» Reading passage:
____

So why not Iraq? You might say that’s different – a different kind of society, in a different historical situation. All true, but who could have predicted such vast change in Germany, Japan, or the U.S. South? The key difference, vis-à-vis Iraq, was vision, commitment, leadership, energy. I fault Bush not for aiming high in Iraq but for botching the shot. Iraq might have been transformed – but not by our half-assed effort. After all the human and moral capital expended in this venture, the fecklessness of the follow-through was criminal.

____

[Bounding box annotation listing]
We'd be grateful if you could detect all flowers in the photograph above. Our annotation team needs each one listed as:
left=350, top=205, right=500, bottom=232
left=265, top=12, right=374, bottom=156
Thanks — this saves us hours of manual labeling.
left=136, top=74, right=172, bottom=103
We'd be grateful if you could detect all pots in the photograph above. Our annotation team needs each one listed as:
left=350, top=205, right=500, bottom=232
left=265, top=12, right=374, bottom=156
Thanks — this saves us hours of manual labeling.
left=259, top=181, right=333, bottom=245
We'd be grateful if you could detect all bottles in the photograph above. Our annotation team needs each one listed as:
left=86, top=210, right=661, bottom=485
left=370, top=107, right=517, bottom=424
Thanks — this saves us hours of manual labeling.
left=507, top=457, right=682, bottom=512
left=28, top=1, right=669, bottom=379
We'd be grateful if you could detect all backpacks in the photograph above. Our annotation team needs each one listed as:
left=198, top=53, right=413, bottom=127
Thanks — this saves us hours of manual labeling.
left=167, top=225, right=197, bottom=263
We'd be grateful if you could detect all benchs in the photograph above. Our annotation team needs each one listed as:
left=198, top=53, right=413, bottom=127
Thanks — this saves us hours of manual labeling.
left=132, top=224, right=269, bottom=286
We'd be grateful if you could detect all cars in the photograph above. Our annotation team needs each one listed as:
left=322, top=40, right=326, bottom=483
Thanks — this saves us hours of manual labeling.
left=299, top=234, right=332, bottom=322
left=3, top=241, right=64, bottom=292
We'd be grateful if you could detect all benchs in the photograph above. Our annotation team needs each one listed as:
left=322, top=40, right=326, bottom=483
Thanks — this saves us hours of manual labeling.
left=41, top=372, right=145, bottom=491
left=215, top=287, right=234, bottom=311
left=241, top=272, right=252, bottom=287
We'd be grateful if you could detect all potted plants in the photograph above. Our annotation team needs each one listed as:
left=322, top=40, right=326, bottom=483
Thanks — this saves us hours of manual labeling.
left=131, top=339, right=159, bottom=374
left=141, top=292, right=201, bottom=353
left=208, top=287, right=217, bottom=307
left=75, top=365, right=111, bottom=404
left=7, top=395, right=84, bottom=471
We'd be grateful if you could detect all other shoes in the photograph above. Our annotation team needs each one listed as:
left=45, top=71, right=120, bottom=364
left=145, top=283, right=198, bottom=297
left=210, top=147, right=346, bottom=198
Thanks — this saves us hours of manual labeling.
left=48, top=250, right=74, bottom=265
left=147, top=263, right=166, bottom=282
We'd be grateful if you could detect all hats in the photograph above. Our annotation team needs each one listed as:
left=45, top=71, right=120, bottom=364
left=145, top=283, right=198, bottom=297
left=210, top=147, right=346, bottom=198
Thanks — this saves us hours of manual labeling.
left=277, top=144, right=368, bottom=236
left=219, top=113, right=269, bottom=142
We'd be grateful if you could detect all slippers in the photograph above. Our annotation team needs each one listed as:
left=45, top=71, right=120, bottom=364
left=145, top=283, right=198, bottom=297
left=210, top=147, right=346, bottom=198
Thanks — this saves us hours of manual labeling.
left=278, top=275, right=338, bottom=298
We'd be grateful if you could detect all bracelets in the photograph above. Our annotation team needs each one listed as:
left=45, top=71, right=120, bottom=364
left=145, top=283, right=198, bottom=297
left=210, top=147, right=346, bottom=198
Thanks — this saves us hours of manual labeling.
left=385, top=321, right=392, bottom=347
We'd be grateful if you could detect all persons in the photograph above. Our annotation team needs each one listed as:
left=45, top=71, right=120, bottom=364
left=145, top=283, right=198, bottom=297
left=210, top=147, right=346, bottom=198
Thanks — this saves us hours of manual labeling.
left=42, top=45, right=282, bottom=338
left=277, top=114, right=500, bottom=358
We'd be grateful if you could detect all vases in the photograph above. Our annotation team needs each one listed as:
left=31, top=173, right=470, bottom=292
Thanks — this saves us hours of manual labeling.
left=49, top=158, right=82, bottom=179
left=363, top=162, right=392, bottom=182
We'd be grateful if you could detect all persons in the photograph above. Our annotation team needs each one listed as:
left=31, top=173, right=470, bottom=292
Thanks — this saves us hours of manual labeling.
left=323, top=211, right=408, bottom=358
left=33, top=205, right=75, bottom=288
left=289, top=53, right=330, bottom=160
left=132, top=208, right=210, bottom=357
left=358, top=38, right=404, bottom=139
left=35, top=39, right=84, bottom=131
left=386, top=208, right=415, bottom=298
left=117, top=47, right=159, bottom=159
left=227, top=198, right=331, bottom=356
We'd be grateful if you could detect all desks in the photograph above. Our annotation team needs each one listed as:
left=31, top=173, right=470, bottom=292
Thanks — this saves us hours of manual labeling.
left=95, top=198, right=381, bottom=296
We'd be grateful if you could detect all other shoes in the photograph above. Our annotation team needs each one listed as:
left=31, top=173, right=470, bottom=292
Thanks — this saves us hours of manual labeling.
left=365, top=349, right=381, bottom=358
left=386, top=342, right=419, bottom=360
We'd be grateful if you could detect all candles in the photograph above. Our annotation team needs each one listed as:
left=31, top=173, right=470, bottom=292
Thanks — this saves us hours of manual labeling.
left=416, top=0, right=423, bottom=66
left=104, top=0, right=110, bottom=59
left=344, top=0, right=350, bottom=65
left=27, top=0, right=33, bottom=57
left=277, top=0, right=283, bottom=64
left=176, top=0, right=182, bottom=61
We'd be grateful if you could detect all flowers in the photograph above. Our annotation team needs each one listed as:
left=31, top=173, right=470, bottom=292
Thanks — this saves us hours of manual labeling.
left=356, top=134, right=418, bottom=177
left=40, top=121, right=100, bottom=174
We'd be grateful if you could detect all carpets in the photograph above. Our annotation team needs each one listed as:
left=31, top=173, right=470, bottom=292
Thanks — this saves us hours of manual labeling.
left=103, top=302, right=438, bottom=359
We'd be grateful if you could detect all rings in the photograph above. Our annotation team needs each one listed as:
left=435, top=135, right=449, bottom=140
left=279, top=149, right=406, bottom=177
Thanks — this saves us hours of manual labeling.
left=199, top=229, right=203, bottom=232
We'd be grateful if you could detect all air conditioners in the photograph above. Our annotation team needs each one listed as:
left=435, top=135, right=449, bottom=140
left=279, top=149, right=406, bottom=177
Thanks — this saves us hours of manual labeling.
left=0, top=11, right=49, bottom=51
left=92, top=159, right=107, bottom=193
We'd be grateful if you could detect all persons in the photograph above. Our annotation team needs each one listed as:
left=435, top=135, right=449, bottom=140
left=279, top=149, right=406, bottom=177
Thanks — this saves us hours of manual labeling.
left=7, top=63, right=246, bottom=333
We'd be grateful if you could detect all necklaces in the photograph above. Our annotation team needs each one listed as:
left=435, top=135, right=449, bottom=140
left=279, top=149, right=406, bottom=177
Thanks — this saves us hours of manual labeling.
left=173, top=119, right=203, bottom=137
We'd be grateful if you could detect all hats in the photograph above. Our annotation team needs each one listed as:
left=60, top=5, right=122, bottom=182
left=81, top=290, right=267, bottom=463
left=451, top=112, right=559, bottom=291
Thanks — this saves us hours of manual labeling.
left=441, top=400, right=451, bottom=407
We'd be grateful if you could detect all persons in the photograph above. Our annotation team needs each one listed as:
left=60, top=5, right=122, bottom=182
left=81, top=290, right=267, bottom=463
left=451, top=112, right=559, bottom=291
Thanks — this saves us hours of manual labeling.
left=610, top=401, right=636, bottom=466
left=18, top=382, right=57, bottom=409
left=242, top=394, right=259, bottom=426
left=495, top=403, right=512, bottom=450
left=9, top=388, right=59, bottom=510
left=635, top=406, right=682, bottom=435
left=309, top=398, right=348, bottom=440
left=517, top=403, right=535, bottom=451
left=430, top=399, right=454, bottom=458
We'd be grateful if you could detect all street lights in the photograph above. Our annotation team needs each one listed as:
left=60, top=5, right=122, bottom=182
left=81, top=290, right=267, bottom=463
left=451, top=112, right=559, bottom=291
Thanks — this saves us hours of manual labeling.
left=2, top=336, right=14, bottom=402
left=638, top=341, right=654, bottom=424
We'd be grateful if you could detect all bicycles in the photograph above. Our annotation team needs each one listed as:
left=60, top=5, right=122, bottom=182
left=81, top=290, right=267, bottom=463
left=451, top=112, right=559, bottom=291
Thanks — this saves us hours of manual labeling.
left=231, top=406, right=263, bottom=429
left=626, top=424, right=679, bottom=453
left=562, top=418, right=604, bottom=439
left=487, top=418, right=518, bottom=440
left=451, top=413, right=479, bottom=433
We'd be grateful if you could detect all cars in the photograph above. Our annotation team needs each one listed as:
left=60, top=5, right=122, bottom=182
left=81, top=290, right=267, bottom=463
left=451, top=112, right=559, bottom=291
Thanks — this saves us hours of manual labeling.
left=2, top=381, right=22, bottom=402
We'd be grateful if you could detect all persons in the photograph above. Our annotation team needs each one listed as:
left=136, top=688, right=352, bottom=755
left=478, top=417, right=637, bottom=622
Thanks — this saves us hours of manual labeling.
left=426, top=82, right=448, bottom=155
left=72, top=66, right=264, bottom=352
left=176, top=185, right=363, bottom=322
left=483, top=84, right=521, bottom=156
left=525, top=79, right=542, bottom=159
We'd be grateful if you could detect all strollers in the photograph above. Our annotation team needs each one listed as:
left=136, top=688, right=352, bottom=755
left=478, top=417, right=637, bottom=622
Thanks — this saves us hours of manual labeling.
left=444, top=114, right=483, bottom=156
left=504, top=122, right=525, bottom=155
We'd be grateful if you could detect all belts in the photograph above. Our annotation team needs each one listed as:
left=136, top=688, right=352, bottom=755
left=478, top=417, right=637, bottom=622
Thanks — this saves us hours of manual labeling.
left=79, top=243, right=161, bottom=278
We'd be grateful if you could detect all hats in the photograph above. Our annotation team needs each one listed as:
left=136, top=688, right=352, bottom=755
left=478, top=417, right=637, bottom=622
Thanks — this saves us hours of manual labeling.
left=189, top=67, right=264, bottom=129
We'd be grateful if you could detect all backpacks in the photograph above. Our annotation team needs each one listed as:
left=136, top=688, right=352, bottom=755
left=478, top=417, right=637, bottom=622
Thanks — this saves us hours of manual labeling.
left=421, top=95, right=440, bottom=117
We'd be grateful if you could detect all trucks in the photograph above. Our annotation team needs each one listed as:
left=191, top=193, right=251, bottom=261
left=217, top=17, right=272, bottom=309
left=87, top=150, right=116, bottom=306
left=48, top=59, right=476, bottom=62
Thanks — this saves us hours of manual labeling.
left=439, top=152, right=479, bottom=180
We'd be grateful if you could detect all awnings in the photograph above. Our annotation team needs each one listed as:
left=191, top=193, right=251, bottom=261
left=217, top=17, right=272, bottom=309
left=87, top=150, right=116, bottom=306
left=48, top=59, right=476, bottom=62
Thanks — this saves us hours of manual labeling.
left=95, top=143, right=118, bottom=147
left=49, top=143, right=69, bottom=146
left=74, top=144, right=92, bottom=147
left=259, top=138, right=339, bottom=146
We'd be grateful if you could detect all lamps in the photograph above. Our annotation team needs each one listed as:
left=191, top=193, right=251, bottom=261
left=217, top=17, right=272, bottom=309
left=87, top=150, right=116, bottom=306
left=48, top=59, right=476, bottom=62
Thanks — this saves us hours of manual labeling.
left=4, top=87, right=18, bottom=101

____

» Exercises:
(A) Recast the listing as a numbered list, from its first line through the line with "left=241, top=272, right=252, bottom=287", with blank lines left out.
(B) Continue the passage about Bush's handling of Iraq from where it stops.

» Expected results:
(A)
1. We'd be grateful if you could detect all flowers in the photograph above. Our annotation team needs each one listed as:
2. left=350, top=205, right=500, bottom=232
3. left=265, top=12, right=374, bottom=156
4. Thanks — this saves us hours of manual labeling.
5. left=136, top=74, right=172, bottom=103
6. We'd be grateful if you could detect all pots in the photograph above. Our annotation team needs each one listed as:
7. left=350, top=205, right=500, bottom=232
8. left=265, top=12, right=374, bottom=156
9. Thanks — this saves us hours of manual labeling.
10. left=259, top=181, right=333, bottom=245
11. We'd be grateful if you could detect all bottles in the photograph above. Our annotation team needs each one listed as:
12. left=86, top=210, right=661, bottom=485
13. left=370, top=107, right=517, bottom=424
14. Thanks — this saves us hours of manual labeling.
15. left=507, top=457, right=682, bottom=512
16. left=28, top=1, right=669, bottom=379
17. We'd be grateful if you could detect all backpacks in the photograph above. Our annotation team needs each one listed as:
18. left=198, top=53, right=413, bottom=127
19. Thanks — this saves us hours of manual labeling.
20. left=167, top=225, right=197, bottom=263
21. We'd be grateful if you could detect all benchs in the photograph above. Our annotation team needs each one listed as:
22. left=198, top=53, right=413, bottom=127
23. Thanks — this saves us hours of manual labeling.
24. left=132, top=224, right=269, bottom=286
25. We'd be grateful if you could detect all cars in the photograph above. Our annotation team needs each one listed as:
26. left=322, top=40, right=326, bottom=483
27. Thanks — this saves us hours of manual labeling.
28. left=299, top=234, right=332, bottom=322
29. left=3, top=241, right=64, bottom=292
30. We'd be grateful if you could detect all benchs in the photograph above. Our annotation team needs each one listed as:
31. left=322, top=40, right=326, bottom=483
32. Thanks — this saves us hours of manual labeling.
33. left=41, top=372, right=145, bottom=491
34. left=215, top=287, right=234, bottom=311
35. left=241, top=272, right=252, bottom=287

(B)
Of course Iraqis themselves bear prime responsibility. After all is said and done, we Americans did give them the opportunity for a better country, and they’ve muffed it. Because they’re not a nation of Rodney Kings. Yet still it didn’t have to be this way. Just as cultures are not immutable, nor is history an ineluctable force. Individuals matter; actions matter. It wasn’t inevitable that Iraq would get a Maliki. In fact, in the election that brought him to power, Maliki actually got fewer votes than Iyad Allawi – who might have been a different kind of visionary leader.

I’m reminded of a scene in Lawrence of Arabia. On the desert camel march, one man falls behind. Lawrence decides to go back for him. Another tries to stop him. “That man is finished,” he says. “It is written.”

Lawrence replies: “Nothing is written.”